Abb. 11–13. Bildnisse Heinrichs VI., Friedrichs II. und Philipps von Schwaben. Berlin, Staatsbibliothek. Aus der „Sächsischen Weltchronik“

Der berühmte Kanonist von Bologna, Huguccio von Pisa, der einen Innozenz III. im kanonischen Recht unterweisen durfte, statuiert zum Dekrete Gratians, daß auch die Franzosen und Engländer und „die anderen ultramontanen Nationen“ durch römisches Recht gebunden seien, weil sie dem römischen Reiche unterworfen seien, oder sein sollten. Er kennt nur den Kaiser und unter ihm in den Provinzen nur Könige. Hier taucht der Begriff des Provinzkönigs, des kleinen oder, wie Walther von der Vogelweide sagt, des armen Königs auf. Dem römischen Recht entstammte demnach jener herabsetzende Titel, den Friedrich I. gern anwandte, und den sein Kanzler Reinald noch zum „Königlein“ vergröberte. Was Wunder, wenn darob der Engländer Johannes von Salisbury zornig ausrief: „Wer hat die Deutschen zu Richtern der Völker gemacht? Wer hat den dummen, wütenden Menschen die Macht gegeben, daß sie nach Willkür neue Fürsten setzen über die Häupter der Menschenkinder?“ Über seinen Versuch hinaus, die kleinen Könige Europas mit hochfahrenden Worten vor der Öffentlichkeit herabzusetzen, um seine abendländische Führerstellung dadurch offenbar zu machen, ist Friedrich I. nicht gegangen. Ein Glücksfall: die Gefangennahme des englischen Königs Richard Löwenherz führte später seinen Sohn Heinrich VI., der „die Könige der Provinzen“ zu Lehnsleuten herabzudrücken trachtete, diesem Ziele scheinbar eine kurze Weile näher. Dem zur selbstbewußten Kraft erstarkten nationalen Trieb gehörte aber doch die Zukunft, mochten auch da und dort die im letzten Grunde immer noch feudalen Machtansprüche dieser beiden Staufer sich vorübergehend durchsetzen. Ein Friedrich II. hat den gewaltigen Wandel der abendländischen Staatenwelt erkannt und die Folgerungen aus dieser Erkenntnis gezogen.

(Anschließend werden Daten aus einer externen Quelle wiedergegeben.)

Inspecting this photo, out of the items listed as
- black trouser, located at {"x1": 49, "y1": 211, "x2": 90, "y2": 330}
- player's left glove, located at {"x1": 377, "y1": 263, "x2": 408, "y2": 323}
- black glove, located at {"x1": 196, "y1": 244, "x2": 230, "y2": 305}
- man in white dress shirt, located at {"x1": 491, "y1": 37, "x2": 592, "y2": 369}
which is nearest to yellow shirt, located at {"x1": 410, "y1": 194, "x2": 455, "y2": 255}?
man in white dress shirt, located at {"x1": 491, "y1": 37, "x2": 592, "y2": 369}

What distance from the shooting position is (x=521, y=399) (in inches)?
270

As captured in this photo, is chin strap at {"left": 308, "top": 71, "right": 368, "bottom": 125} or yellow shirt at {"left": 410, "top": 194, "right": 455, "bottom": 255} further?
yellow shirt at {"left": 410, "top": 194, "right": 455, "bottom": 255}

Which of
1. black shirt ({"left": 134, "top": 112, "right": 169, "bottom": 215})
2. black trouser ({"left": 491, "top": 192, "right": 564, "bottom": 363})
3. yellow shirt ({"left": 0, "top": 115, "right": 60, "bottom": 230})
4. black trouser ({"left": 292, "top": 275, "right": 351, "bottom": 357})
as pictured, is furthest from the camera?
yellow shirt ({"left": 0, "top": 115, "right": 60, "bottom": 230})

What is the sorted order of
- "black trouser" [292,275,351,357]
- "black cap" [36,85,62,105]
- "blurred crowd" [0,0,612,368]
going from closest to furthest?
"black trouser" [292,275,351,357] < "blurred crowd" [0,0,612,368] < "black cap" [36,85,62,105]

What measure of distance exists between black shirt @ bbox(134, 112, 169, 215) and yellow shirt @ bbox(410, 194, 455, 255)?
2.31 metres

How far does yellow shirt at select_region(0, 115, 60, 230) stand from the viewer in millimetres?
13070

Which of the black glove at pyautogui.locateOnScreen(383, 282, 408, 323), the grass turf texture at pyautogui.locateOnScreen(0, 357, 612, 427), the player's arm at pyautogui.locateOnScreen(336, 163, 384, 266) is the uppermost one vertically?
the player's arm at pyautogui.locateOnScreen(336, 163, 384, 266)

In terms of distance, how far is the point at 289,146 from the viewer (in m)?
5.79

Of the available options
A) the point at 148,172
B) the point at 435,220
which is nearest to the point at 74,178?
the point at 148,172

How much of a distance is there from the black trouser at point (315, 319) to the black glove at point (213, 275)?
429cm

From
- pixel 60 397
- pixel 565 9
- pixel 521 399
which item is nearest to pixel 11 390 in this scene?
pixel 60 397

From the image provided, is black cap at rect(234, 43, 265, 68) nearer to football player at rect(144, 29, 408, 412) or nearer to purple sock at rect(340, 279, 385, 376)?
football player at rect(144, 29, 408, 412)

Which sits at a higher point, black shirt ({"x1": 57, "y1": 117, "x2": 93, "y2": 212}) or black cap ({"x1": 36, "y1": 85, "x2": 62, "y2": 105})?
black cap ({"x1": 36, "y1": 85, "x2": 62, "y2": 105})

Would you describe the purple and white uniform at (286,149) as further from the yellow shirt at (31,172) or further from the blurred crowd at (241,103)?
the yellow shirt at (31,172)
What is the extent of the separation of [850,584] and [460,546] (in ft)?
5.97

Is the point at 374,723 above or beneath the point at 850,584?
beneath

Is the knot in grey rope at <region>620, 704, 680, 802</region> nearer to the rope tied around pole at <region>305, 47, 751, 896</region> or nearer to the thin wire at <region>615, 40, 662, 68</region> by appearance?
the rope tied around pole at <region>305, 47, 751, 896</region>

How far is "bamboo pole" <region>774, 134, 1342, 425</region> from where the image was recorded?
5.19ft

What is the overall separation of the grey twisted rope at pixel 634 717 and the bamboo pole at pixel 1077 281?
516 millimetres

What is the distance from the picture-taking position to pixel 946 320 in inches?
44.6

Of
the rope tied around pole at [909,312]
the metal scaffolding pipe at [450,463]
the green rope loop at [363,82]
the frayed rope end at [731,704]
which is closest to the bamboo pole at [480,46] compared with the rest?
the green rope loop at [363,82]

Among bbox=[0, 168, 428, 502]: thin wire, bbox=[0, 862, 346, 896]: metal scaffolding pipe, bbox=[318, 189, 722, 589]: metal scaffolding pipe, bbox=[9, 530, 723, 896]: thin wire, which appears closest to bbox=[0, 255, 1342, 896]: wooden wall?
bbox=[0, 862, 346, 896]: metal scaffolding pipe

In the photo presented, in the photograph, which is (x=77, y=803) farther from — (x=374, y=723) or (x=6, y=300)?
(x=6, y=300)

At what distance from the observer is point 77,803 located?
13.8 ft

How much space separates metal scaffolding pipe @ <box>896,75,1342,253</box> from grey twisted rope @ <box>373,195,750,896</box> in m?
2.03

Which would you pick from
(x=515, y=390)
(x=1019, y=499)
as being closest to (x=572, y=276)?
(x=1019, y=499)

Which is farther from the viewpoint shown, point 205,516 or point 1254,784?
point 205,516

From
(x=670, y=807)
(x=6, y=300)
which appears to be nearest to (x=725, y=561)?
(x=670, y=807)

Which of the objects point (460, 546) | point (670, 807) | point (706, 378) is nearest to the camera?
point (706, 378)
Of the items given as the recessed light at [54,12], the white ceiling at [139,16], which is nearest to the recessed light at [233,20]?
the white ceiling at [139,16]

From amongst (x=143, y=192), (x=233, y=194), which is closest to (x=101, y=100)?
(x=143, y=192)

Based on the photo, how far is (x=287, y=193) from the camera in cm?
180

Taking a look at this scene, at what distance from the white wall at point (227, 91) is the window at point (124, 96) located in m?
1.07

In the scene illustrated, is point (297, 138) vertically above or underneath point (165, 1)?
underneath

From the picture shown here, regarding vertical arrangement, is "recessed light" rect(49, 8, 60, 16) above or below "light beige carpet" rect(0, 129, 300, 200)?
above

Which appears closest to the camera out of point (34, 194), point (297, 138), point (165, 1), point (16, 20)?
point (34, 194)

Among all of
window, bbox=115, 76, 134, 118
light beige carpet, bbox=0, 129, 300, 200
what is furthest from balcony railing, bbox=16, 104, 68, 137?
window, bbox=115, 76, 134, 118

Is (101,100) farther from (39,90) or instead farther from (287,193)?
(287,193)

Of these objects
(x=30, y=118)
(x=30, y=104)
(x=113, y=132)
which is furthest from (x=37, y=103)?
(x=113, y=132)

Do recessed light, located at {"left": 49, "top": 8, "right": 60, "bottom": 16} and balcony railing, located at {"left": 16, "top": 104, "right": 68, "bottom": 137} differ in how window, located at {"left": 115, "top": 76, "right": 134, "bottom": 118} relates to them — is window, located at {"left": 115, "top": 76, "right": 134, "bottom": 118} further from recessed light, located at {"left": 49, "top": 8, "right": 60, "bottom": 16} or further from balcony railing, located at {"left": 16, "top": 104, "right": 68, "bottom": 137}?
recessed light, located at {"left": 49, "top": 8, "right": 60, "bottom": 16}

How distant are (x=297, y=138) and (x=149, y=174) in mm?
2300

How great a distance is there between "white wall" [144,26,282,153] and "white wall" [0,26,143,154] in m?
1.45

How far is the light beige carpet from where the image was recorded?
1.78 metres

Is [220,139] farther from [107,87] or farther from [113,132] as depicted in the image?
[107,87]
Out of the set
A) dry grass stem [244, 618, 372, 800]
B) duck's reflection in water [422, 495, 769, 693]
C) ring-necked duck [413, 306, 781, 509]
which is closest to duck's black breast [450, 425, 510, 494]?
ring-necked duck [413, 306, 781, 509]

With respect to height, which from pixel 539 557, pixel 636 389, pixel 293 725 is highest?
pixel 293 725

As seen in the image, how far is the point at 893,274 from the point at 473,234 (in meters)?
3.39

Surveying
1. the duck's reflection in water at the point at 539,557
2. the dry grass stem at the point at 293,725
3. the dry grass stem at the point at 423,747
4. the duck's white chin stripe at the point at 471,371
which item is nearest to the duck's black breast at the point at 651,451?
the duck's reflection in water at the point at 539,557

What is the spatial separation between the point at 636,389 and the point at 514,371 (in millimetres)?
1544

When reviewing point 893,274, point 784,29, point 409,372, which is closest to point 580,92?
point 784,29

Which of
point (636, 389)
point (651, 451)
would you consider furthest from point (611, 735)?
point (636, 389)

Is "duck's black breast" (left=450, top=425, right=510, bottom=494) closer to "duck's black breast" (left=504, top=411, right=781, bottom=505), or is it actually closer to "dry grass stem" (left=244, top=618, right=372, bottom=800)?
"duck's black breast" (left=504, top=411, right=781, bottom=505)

Diese universelle Politik Friedrichs I. und Heinrichs VI. ist durchaus mittelalterlich, mittelalterlich ist auch ihr Streben, ein wahrhaftes Weltreich aufzurichten. Nach wie vor übernimmt ein Chronist vom anderen die Lehre von dem römischen Reiche als dem letzten Weltreiche Daniels. Die wirkliche geschichtliche Entwicklung entsprach natürlich den tatsächlichen Verhältnissen. Sie wurde von der gottesstaatlichen Idee höchstens hier gefördert, dort gestört und gehemmt. Niemals aber hatte vor den Staufern ein Herrscher ernstlich daran gedacht, sich die umwohnenden „kleinen Könige“ alle dauernd zu unterwerfen oder gar die Grenzen des Abendlandes in seinem Herrschaftsstreben hinter sich zu lassen. Grundsätzlich neu war die Forderung Friedrichs I., daß ihm nicht nur die Provinzkönige des Westens, sondern auch der byzantinische Kaiser untertan sein müßten. Dem Hunger des sechsten Heinrich nach Macht waren auch die fernen Gebiete Syriens und Nordafrikas nicht mehr zu weit. – Grundsätzlich neu an der Reichsidee der Staufer war auch die von Friedrich I. eingeleitete, von Heinrich VI.